◆ TASK TO CARRY OUT:
Among the entries below, only the lines starting at the one with "common name: cape buffalo" and ending at the one with "United States, site usda-white-mountain-nf-vol1_Zeal", both included, are to be printed exactly.

(Dataset entries)
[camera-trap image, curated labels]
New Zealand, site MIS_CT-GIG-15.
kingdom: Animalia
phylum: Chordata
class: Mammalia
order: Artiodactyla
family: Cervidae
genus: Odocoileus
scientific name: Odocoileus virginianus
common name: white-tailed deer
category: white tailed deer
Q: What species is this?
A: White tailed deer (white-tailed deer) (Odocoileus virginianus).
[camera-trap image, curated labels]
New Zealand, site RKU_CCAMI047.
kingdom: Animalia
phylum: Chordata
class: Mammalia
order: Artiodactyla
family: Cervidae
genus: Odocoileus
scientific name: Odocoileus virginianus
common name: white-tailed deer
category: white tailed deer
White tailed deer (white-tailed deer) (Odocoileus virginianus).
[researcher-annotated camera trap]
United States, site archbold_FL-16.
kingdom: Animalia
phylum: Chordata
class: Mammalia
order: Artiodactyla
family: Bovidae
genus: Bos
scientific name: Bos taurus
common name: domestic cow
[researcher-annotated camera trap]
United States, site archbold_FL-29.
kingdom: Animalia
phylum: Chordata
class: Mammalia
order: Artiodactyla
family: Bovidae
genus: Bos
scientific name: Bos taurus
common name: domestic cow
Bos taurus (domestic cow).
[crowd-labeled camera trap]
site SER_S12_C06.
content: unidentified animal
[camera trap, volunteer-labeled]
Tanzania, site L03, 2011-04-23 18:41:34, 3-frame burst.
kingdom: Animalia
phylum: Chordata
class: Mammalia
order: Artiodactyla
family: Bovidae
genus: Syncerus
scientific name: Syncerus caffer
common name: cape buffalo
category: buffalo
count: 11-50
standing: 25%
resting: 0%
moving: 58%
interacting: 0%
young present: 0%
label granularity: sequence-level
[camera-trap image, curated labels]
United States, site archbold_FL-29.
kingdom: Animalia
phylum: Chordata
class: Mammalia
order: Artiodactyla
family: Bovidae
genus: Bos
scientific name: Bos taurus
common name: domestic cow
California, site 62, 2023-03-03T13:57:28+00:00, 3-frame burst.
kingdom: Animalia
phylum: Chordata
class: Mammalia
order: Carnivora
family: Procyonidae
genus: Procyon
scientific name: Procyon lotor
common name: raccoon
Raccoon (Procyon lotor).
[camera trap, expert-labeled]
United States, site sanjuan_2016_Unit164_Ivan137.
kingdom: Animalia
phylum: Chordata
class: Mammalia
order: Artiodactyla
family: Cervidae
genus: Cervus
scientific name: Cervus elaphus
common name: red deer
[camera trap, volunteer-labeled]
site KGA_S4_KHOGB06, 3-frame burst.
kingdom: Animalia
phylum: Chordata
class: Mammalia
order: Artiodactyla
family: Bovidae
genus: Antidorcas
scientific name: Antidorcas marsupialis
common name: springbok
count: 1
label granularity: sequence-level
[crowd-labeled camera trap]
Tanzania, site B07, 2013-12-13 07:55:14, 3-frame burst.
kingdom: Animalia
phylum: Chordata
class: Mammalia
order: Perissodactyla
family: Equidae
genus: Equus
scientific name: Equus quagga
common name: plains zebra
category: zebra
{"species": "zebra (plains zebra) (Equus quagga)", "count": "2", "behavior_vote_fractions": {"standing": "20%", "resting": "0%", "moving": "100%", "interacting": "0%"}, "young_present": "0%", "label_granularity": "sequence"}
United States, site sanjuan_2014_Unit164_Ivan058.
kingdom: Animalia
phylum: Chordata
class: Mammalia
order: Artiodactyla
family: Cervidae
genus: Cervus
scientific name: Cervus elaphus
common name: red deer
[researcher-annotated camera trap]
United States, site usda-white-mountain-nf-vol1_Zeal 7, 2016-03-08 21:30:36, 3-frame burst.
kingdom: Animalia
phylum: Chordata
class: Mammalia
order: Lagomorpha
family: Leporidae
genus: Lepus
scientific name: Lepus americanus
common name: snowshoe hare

◆ WRITTEN SOLUTION:
common name: cape buffalo
category: buffalo
count: 11-50
standing: 25%
resting: 0%
moving: 58%
interacting: 0%
young present: 0%
label granularity: sequence-level
[camera-trap image, curated labels]
United States, site archbold_FL-29.
kingdom: Animalia
phylum: Chordata
class: Mammalia
order: Artiodactyla
family: Bovidae
genus: Bos
scientific name: Bos taurus
common name: domestic cow
California, site 62, 2023-03-03T13:57:28+00:00, 3-frame burst.
kingdom: Animalia
phylum: Chordata
class: Mammalia
order: Carnivora
family: Procyonidae
genus: Procyon
scientific name: Procyon lotor
common name: raccoon
Raccoon (Procyon lotor).
[camera trap, expert-labeled]
United States, site sanjuan_2016_Unit164_Ivan137.
kingdom: Animalia
phylum: Chordata
class: Mammalia
order: Artiodactyla
family: Cervidae
genus: Cervus
scientific name: Cervus elaphus
common name: red deer
[camera trap, volunteer-labeled]
site KGA_S4_KHOGB06, 3-frame burst.
kingdom: Animalia
phylum: Chordata
class: Mammalia
order: Artiodactyla
family: Bovidae
genus: Antidorcas
scientific name: Antidorcas marsupialis
common name: springbok
count: 1
label granularity: sequence-level
[crowd-labeled camera trap]
Tanzania, site B07, 2013-12-13 07:55:14, 3-frame burst.
kingdom: Animalia
phylum: Chordata
class: Mammalia
order: Perissodactyla
family: Equidae
genus: Equus
scientific name: Equus quagga
common name: plains zebra
category: zebra
{"species": "zebra (plains zebra) (Equus quagga)", "count": "2", "behavior_vote_fractions": {"standing": "20%", "resting": "0%", "moving": "100%", "interacting": "0%"}, "young_present": "0%", "label_granularity": "sequence"}
United States, site sanjuan_2014_Unit164_Ivan058.
kingdom: Animalia
phylum: Chordata
class: Mammalia
order: Artiodactyla
family: Cervidae
genus: Cervus
scientific name: Cervus elaphus
common name: red deer
[researcher-annotated camera trap]
United States, site usda-white-mountain-nf-vol1_Zeal 7, 2016-03-08 21:30:36, 3-frame burst.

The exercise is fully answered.